[Records contained in a dataset]
=====

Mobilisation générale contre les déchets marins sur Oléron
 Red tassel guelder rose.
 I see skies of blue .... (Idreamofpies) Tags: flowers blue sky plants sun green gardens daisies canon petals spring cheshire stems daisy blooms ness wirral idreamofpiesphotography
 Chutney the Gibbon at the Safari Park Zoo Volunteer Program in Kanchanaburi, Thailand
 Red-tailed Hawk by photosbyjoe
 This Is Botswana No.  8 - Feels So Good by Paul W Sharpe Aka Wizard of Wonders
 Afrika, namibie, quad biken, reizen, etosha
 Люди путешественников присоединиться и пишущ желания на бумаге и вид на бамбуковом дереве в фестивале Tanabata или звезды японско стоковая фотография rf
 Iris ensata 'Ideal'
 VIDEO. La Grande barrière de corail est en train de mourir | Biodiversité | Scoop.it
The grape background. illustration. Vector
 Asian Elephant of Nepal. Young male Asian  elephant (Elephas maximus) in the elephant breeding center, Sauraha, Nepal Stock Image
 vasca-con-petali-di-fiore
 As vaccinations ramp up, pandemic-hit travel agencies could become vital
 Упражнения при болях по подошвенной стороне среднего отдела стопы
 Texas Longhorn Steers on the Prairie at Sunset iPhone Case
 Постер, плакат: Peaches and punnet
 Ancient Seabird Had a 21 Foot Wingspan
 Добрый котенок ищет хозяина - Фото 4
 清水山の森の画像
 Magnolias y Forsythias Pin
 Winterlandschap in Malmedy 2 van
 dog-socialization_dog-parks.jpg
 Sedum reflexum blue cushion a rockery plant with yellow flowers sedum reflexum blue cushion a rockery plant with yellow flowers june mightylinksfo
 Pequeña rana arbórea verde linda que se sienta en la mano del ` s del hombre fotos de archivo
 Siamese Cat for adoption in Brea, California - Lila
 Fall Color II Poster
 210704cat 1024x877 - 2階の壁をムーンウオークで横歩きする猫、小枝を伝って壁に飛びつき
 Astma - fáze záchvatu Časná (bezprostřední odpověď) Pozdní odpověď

=====

■ REQUIRED WORK: The lines above, starting at the one with "Упражнения при болях" and ending at the one with "Pequeña rana arbórea", are the only ones to return, exactly as written.

■ EXPECTED ANSWER:
 Упражнения при болях по подошвенной стороне среднего отдела стопы
 Texas Longhorn Steers on the Prairie at Sunset iPhone Case
 Постер, плакат: Peaches and punnet
 Ancient Seabird Had a 21 Foot Wingspan
 Добрый котенок ищет хозяина - Фото 4
 清水山の森の画像
 Magnolias y Forsythias Pin
 Winterlandschap in Malmedy 2 van
 dog-socialization_dog-parks.jpg
 Sedum reflexum blue cushion a rockery plant with yellow flowers sedum reflexum blue cushion a rockery plant with yellow flowers june mightylinksfo
 Pequeña rana arbórea verde linda que se sienta en la mano del ` s del hombre fotos de archivo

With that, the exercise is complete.